Ligaments joining the cartilages of the ribs to the sternum.

103. Such are the boundaries of the cavity of the thorax as far as its walls are solid. The interspaces between these solid portions at the sides are filled up by muscles, principally by those termed the intercostal (fig. LIX.); below, the boundary is formed by the diaphragm (fig. LXI. 2); while above, as has been already stated (69), the cavity is so contracted as only to leave an opening for the passage of certain parts to and from the chest.

A view of the muscles called Intercostals, filling up the
spaces between the ribs.

104. The inner surface of the walls of the thorax, in its whole extent, is lined by a serous membrane, exceedingly thin and delicate, but still firm, called the pleura. The same membrane is reflected over the organs of respiration contained in the cavity, so as to give them an external coat. The membrane itself is every where continuous, and every where the same, whether it line the containing or the contained parts; but it receives a different name as it covers the one or the other: that portion of it which lines the walls of the cavity being called the costal pleura (fig. LXI. a), while that which covers the organs contained in the cavity is termed the pulmonary pleura (fig. LX. 5, 1).

105. A fold of each pleura passes directly across the central part of the cavity of the thorax; extending from the spinal column to the sternum, and dividing the general cavity into two.
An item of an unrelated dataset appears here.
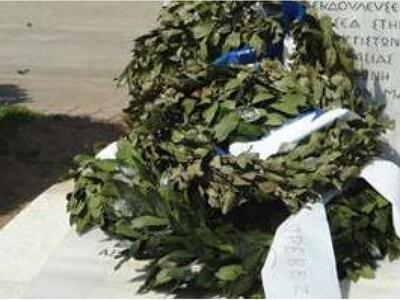 Πρέβεζα: Αντιδράσεις για την κατάθεση στ...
This portion of the pleura is called the mediastinum, from its situation in the centre of the thorax, and it so completely divides the thoracic cavity into two, that the organs on one side of the chest have no communication with those of the other; so that there may be extensive disease in one cavity (for example, a large accumulation of water,) while the other may be perfectly sound.

106. The main organs contained in the cavity of the thorax are the lungs with their air tube; the heart with its great vessels; and the tube passing from the mouth to the stomach (fig. LX.).

107. The two lungs occupy the sides of the chest (fig. LX. 5). They are completely separated from each other by the membranous partition just described, the mediastinum. Between the two folds of the mediastinum, namely, in the middle of the chest, but inclining somewhat to the left side, is placed the heart, enveloped in another serous membrane, the pericardium (fig. LX. 2, 1).

108. The lungs are moulded to the cavities they fill; whence their figure is conical, the base of the cone being downwards, resting on the diaphragm (fig. LX. 5, b); and the apex upwards, towards the neck (fig. LX. 5).